• [Task brief]
Can you retype everything in the passage below on the Texas social studies standards from "The Texas School" down to "knowledge is power.", word for word?

• [Passage]
━━━━━━━━━━━━━━━━

The Texas School Board has approved controversial new social studies standards. Some on the board appear more intent on immersing students in conservative orthodoxy and teaching Christian triumphalism than producing critical thinkers prepared for an information age where knowledge is power.
Among other revisions, the new standards justify the McCarthyism of the 1950s and warn that international institutions such as the United Nations endanger American sovereignty. References to that pesky founding father Thomas Jefferson were barely saved at the last moment, but students will not be hearing about his thoughts on the separation of church and state. Not to fear. They will learn about "the conservative resurgence of the 1980s and 1990s, including Phyllis Schlafly, the Contract with America, the Heritage Foundation, the Moral Majority and the National Rifle Association." Even before the vote, a board member offered an opening prayer that described the United States as a "Christian land governed by Christian principles." More than 1,200 historians from across the country signed an open letter calling on the board to delay a final vote until scholars could formally review the changes. The board ignored the request and chose politics over academic integrity.

━━━━━━━━━━━━━━━━

• [Dataset records]
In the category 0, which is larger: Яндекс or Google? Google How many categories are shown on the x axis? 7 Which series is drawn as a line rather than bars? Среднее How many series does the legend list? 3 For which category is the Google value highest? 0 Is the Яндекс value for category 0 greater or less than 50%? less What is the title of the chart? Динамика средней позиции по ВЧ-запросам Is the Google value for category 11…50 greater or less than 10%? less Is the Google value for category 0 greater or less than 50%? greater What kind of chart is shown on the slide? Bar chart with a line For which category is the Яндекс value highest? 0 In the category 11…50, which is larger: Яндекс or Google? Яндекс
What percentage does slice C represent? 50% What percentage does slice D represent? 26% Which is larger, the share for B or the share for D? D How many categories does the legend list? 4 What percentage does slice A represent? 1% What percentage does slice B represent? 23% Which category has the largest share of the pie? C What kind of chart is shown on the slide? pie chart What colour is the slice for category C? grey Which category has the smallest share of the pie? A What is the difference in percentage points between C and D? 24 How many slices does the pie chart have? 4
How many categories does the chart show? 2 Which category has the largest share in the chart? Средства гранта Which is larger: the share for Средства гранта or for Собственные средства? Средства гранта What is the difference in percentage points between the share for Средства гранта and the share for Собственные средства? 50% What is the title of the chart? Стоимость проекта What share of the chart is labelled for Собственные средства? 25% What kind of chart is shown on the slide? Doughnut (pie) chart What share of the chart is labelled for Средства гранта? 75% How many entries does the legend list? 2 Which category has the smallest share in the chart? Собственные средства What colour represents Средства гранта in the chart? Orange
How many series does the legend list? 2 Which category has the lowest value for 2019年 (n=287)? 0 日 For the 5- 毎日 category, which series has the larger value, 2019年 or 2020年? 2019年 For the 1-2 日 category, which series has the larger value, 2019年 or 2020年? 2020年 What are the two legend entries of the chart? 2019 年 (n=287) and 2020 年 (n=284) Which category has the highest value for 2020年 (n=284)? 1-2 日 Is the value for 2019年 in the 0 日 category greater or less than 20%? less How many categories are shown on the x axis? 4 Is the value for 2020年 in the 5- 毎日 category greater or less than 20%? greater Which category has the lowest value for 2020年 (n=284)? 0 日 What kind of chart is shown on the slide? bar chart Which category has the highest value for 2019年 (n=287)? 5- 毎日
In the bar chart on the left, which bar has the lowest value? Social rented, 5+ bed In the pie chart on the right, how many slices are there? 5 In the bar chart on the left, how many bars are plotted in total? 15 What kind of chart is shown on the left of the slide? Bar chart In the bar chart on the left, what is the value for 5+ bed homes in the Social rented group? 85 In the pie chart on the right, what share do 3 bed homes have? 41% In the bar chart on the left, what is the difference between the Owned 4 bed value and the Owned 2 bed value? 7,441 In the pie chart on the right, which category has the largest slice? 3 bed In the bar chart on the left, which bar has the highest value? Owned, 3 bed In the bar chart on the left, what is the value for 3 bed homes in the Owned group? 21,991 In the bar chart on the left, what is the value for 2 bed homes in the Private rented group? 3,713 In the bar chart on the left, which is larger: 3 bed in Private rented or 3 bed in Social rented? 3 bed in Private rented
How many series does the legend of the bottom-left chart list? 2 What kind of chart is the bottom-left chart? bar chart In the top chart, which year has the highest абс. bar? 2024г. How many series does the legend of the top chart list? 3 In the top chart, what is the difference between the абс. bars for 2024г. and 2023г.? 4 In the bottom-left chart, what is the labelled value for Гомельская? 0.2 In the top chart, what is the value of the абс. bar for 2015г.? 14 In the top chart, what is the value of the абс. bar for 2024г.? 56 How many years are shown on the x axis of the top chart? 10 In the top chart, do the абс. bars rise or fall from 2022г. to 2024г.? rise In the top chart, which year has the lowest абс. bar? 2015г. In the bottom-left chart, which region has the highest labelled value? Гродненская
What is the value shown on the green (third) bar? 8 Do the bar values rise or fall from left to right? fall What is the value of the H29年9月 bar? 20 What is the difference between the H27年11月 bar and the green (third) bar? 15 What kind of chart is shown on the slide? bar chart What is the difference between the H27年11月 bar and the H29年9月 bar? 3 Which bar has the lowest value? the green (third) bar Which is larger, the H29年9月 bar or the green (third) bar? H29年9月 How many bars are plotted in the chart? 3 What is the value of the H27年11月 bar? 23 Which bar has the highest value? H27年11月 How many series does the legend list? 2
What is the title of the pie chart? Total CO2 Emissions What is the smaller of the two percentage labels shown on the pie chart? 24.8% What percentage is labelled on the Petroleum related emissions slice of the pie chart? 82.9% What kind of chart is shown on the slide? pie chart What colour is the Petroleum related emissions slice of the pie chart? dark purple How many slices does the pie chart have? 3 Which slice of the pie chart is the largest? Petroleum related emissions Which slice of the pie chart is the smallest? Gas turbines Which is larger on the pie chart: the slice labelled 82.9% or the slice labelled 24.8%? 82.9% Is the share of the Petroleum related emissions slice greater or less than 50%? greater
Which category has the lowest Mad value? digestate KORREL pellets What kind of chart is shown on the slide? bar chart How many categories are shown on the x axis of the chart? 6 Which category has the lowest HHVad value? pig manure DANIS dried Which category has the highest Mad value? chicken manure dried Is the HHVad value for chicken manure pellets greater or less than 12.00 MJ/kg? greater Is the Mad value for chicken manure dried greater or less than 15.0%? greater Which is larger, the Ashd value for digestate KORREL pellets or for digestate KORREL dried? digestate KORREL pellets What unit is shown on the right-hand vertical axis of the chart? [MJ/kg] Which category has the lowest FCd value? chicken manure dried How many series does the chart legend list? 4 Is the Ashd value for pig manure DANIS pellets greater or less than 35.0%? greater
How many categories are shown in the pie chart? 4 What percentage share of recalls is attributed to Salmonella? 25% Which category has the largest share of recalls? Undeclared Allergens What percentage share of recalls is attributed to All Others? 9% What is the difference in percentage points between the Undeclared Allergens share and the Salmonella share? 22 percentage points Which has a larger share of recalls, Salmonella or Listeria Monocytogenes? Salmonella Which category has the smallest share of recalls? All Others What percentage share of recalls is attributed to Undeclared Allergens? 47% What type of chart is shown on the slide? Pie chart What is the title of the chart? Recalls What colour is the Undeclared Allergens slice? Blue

━━━━━━━━━━━━━━━━

• [Answer section]
The Texas School Board has approved controversial new social studies standards. Some on the board appear more intent on immersing students in conservative orthodoxy and teaching Christian triumphalism than producing critical thinkers prepared for an information age where knowledge is power.